Title: The Graveyard Book (Norwegian: Kirkegårdsboken)
Author: Neil Gaiman
Publisher: Harper Trophy
Edition: Paperback
Pages: 312
Originally published: 2008
Genre: Fantasy, YA
The dice landed on: 5
Did I finish?: Yes.
Do I like the cover?: Yes.
It takes a graveyard to raise a child.
Nobody Owens, known as Bod, is a normal boy. He would be completely normal if he didn’t live in a graveyard, being raised by ghosts, with a guardian who belongs to neither the world of the living nor the dead. There are adventures in the graveyard for a boy—an ancient Indigo Man, a gateway to the abandoned city of ghouls, the strange and terrible Sleer. But if Bod leaves the graveyard, he will be in danger from the man Jack—who has already killed Bod’s family.
The Graveyard book has been sitting in Mount TBR for way too long, but I finally got around to reading it. I love challenges that kicks me into action…
So far I’ve adored everything I’ve read by Neil Gaiman, and nothing has changed there.

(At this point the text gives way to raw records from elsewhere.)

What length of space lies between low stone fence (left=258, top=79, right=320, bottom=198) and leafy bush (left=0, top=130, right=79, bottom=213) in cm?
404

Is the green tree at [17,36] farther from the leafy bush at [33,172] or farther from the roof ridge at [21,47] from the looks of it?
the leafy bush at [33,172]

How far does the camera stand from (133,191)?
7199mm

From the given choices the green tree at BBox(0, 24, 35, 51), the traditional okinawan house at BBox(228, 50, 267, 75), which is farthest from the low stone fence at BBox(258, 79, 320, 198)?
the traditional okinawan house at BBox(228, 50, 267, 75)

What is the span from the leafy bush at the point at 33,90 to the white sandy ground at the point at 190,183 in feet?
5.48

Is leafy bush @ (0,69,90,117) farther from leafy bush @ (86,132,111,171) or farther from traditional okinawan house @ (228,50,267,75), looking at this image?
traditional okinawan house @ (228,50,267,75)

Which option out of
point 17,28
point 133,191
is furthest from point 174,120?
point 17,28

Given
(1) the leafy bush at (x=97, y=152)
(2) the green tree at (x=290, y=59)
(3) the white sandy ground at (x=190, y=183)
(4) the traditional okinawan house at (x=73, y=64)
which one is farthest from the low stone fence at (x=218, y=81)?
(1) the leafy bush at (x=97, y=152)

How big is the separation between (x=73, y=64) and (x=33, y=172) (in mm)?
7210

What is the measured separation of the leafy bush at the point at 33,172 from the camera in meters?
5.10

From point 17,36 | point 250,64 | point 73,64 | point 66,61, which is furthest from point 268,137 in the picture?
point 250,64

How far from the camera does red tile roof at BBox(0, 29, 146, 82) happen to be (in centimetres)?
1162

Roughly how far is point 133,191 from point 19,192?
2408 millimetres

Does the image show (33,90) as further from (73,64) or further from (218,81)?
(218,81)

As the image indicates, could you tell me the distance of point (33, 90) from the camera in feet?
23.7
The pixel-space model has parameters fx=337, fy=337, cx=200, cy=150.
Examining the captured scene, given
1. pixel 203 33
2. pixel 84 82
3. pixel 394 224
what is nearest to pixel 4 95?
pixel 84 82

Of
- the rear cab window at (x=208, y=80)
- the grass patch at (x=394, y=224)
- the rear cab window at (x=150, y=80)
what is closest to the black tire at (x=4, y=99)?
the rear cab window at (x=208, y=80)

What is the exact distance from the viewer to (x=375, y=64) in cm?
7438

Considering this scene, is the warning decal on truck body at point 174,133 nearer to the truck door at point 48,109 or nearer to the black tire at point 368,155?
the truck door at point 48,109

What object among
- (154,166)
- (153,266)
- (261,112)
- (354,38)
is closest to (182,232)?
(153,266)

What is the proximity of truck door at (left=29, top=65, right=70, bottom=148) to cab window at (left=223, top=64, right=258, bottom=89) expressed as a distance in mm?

I love the way the book is set up. Every chapter has it’s own story, making it perfect for reading on the bed, or while you’re brushing your teeth. As we go along Bod slowly gets older, and learn more about the world. He learns from his long-dead teachers who all have a rather archaic knowledge about the world, from his ghost parents and from his guardian Silas. He also has adventures, both in and outside (not necessarily our outside) the graveyard.
And always there’s the danger from the man who killed his family. And one day that danger has to be faced.
It’s all quite magical really.
The only thing I truly miss in this book is getting to know some of the inhabitants of the graveyard better. The short epitaphs on their gravestones are small gems that makes me very curious about some of them. And Silas, who is he really?
But, seriously, this is a fast and easy read and a very good book.